EXTRAIT DU TEXTE:
• • • • •
Après un premier roman de fantasy tonitruant (Watsburg pour ne pas le nommer), retour aux affaires pour Cédric Ferrand avec Sovok, ouvrage de SF se déroulant à Moscou dans un futur proche.
On y suit un jeune homme, Méhoudar, qui a quitté son Birobidjan natal (un territoire autonome juif situé en Extrême-Orient russe) pour gagner sa vie. Après un court passage dans l'armée, il postule pour un poste d'ambulancier chez Blijni, une société privée russe de prise en charge des patients en urgence.
Dés lors, le roman devient une plongée dans le quotidien du trio d'urgentiste que vont former Méhoudar et ses deux "tuteurs" dans l'entreprise. On y découvre donc par petites touches une ville à genoux, sujette aux coupures de courant, plongée dans un profond dénuement, où la corruption et les trafics en tout genre sont le lot quotidien des habitants. Ça et la crainte permanente de la Milice, qui fait régner l'ordre avec l'arbitraire subtil d'une force de police omnipotente.
Sous-équipés, concurrencés par les sociétés européennes de soin (au matériel supérieur), et poussé à faire du chiffre (comprendre : facturer au maximum leurs patients) par leur patron, leur travail apparaît rapidement comme ingrat, désespérant et même parfois frustrant.
Comme c'était le cas de Wastburg (faut-il y voir un signe ?), c'est davantage le portrait d'une ville et de ses habitants qui se dégage de ces pages, même si Méhoudar gagne, au fil des pages, en consistance, passant de jeune provincial effacé face à ses aînés, à médecin en devenir décidé à se rendre utile pour son prochain. C'est pour le coup une des différences avec Wastburg : cette fois-ci, il y un personnage principal, qui fait figure de héros.
Ce qui se dégage de ce roman, plus que son histoire, ou plutôt sa suite d'évènements tant la narration semble de prime abord ne rien raconter de précis, c'est le profond humanisme qui se dégage de son trio médical et de toutes les personnes qu'ils rencontrent et tentent (parfois difficilement) de secourir.
Leurs interventions, faites de bricolage (à cause du manque de matériel et de médicaments), de mise aux enchères de leurs patients "juteux" auprès des hôpitaux ou de trocs et arrangements avec les patients ou leur famille pour compléter leur salaire de misère, dressent le tableau d'une médecine tiraillée entre sa mission première, le soin, et les contingences quotidiennes qui l'emportent sur cette dernière.
• • • • •
ENTRÉES FOURNIES:
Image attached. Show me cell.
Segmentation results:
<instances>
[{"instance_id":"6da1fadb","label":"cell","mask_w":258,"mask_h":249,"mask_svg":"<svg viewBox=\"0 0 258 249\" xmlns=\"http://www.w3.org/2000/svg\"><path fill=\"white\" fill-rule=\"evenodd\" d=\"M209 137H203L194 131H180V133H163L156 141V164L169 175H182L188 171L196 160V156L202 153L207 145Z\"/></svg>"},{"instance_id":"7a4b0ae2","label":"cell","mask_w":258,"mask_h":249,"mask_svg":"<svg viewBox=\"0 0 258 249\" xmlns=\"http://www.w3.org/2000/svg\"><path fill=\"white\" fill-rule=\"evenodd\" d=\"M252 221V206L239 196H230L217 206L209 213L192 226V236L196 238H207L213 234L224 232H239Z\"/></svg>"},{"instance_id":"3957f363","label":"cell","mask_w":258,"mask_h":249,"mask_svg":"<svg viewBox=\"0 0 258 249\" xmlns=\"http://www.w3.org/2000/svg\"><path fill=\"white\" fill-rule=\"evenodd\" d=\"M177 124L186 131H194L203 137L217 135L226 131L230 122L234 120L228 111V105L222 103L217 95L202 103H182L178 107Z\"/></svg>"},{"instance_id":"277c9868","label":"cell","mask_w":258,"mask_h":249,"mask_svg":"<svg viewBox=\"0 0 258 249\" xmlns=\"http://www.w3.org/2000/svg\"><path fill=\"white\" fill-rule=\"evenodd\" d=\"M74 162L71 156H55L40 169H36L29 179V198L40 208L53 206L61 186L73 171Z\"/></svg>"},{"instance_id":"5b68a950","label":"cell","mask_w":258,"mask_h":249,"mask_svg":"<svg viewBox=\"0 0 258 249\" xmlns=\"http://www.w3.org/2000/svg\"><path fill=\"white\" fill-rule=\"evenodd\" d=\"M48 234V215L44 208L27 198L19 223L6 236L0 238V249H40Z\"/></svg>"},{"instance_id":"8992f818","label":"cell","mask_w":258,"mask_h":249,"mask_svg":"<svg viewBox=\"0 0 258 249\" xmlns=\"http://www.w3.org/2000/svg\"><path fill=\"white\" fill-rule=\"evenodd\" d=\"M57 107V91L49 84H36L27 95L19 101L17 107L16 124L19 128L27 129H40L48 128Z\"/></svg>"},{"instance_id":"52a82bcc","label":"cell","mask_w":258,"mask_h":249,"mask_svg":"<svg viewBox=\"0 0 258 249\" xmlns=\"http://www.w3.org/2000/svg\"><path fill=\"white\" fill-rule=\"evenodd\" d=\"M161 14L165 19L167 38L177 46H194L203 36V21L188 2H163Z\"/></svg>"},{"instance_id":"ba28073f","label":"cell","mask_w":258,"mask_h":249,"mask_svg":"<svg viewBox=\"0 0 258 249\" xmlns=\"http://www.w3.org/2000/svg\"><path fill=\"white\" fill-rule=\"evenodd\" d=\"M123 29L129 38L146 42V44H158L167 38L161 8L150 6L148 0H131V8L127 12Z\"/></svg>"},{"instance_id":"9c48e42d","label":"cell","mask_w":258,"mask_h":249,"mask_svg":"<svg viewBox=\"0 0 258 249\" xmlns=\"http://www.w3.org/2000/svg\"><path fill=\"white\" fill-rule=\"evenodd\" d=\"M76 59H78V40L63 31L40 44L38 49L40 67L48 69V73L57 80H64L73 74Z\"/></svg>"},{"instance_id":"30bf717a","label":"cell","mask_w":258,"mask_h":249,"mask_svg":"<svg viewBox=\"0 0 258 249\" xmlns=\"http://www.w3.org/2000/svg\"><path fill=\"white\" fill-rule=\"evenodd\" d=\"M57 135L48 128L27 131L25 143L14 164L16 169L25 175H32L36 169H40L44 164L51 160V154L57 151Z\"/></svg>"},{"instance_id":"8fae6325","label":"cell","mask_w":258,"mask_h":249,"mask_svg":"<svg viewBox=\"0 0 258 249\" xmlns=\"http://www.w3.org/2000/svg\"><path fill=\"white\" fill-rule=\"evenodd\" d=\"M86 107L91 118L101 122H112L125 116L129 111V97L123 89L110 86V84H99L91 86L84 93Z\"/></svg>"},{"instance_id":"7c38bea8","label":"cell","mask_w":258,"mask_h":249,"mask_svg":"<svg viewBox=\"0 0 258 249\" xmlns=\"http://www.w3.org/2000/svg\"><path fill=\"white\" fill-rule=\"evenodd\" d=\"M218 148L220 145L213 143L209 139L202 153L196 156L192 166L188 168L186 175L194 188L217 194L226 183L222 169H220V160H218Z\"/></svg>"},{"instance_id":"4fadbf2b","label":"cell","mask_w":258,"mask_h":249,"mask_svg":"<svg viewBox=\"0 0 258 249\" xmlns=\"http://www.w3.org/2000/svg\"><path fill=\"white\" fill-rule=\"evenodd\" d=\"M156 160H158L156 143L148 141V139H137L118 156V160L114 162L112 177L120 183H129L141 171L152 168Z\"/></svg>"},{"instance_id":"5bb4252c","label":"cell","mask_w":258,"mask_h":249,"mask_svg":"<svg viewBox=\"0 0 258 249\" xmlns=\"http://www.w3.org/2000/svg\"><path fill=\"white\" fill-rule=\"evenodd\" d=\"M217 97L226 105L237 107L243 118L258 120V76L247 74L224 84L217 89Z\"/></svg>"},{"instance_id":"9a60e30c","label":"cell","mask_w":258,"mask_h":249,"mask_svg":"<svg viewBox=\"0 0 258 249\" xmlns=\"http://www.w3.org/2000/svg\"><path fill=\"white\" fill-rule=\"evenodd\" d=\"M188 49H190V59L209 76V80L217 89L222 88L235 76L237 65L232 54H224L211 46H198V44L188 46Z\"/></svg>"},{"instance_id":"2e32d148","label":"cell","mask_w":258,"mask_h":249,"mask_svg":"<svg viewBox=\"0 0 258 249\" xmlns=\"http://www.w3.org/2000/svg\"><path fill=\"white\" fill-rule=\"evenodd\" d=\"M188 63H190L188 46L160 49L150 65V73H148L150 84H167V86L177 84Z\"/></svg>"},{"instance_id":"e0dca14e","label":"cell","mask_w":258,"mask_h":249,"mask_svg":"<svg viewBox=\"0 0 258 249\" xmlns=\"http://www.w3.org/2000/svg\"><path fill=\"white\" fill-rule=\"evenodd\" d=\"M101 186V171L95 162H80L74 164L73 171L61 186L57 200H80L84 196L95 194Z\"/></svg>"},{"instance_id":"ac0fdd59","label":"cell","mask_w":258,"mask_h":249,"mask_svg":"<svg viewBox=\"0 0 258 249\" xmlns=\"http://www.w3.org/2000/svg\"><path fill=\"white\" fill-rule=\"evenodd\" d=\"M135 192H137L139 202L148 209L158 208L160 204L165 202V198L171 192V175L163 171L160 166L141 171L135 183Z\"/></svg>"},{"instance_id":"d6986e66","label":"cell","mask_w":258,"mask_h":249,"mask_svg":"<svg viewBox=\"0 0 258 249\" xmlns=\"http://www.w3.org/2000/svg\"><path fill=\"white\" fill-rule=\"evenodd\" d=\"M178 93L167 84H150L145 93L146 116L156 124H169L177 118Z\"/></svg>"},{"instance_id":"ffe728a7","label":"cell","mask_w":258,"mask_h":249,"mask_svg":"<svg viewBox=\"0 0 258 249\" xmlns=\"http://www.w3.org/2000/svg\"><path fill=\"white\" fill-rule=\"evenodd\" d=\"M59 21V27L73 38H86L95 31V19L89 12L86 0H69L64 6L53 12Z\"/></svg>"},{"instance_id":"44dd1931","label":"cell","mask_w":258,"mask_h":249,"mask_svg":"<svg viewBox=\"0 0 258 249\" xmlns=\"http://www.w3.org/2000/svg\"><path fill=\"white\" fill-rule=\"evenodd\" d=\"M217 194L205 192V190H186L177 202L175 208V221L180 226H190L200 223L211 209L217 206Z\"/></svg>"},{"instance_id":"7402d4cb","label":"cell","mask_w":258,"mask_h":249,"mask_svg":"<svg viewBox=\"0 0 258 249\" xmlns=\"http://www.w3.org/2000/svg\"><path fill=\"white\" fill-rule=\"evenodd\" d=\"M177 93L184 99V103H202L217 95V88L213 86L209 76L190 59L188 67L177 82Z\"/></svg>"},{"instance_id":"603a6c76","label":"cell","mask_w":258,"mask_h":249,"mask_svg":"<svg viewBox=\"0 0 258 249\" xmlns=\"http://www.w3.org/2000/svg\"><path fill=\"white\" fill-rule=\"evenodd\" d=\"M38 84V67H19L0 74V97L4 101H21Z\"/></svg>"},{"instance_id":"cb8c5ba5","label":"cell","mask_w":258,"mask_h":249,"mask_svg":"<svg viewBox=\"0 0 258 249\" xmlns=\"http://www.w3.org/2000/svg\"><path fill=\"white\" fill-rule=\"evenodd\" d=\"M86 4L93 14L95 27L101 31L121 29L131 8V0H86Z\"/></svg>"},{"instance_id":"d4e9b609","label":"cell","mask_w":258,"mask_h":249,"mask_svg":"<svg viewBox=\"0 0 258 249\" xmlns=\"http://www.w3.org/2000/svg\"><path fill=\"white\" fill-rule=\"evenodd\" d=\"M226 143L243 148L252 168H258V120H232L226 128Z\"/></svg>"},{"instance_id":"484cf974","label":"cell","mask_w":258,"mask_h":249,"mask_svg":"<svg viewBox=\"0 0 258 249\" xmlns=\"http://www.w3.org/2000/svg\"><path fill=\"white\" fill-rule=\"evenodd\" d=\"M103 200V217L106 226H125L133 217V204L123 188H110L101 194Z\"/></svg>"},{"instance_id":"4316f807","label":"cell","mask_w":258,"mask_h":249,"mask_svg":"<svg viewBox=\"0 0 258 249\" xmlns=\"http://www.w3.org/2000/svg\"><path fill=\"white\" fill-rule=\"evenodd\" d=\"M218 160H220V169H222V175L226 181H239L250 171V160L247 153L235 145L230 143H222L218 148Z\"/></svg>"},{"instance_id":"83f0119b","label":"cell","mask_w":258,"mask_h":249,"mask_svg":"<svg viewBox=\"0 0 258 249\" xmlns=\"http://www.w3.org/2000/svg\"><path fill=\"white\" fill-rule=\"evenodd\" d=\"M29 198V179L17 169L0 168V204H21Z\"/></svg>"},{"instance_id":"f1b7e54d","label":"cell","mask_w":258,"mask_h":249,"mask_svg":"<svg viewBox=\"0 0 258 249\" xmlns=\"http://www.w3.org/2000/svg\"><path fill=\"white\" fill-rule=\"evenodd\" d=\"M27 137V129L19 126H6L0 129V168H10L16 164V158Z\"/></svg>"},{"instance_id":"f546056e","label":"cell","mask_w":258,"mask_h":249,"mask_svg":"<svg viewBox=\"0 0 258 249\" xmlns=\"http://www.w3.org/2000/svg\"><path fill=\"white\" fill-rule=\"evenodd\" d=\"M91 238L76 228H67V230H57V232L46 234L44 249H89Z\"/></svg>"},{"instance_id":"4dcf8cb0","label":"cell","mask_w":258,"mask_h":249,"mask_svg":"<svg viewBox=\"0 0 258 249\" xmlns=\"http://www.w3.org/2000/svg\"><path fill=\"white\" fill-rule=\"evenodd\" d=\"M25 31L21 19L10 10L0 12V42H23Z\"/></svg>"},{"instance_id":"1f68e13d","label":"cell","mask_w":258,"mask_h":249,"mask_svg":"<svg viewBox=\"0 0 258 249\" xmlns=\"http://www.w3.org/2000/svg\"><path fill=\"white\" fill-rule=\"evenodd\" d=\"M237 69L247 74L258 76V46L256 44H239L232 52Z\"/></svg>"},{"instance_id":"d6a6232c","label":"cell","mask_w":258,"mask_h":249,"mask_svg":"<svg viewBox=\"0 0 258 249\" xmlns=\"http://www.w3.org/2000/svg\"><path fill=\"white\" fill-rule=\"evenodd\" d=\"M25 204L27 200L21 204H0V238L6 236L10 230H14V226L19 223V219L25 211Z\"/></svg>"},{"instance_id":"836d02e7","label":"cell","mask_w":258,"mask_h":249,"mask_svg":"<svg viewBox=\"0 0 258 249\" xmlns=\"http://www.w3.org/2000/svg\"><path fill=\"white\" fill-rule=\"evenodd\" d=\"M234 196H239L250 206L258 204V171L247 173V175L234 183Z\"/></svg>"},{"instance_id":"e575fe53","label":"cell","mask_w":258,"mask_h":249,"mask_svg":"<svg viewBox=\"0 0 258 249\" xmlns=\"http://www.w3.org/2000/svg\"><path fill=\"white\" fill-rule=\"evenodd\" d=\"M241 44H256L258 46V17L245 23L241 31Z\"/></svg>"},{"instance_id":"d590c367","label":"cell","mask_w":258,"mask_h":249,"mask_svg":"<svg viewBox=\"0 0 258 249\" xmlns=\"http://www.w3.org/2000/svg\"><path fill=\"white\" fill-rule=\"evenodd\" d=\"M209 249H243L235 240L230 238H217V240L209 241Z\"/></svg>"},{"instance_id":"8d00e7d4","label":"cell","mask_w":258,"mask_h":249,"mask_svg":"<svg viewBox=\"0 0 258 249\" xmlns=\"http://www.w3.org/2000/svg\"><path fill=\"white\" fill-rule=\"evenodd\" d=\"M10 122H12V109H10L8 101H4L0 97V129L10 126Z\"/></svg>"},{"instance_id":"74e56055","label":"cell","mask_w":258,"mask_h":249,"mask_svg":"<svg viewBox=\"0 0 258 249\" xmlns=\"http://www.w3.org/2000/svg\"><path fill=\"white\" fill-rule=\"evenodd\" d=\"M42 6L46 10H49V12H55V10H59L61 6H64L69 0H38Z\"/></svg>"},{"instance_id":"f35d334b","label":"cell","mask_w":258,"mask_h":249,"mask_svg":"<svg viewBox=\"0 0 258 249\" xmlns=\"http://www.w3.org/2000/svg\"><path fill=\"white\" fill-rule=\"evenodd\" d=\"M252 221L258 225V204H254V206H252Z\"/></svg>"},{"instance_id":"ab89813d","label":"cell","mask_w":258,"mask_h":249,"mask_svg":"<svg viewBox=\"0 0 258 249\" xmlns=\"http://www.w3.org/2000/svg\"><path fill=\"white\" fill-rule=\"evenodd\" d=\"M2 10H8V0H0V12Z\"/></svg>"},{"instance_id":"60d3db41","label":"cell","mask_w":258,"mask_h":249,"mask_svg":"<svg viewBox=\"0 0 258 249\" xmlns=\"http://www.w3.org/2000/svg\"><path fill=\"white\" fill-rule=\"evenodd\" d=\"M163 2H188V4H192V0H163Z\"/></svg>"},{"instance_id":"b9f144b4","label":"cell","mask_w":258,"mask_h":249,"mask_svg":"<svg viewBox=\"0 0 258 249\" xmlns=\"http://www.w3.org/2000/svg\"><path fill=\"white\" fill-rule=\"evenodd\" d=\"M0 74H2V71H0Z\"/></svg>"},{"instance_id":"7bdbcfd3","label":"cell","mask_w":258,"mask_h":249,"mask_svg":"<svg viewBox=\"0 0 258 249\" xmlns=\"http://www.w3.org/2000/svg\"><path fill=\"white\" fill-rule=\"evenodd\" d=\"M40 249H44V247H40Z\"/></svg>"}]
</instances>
• • • • •
SÉRIE D'EXERCICES:
1. Extrayez de la critique de Sovok le passage qui commence par "Après un premier" et se termine par "un futur proche.".
2. Relevez, dans la critique de Sovok, tous les adjectifs qui qualifient le travail des ambulanciers.

RÉPONSES PAR NUMÉRO:
1.
Après un premier roman de fantasy tonitruant (Watsburg pour ne pas le nommer), retour aux affaires pour Cédric Ferrand avec Sovok, ouvrage de SF se déroulant à Moscou dans un futur proche.

2. ingrat, désespérant, frustrant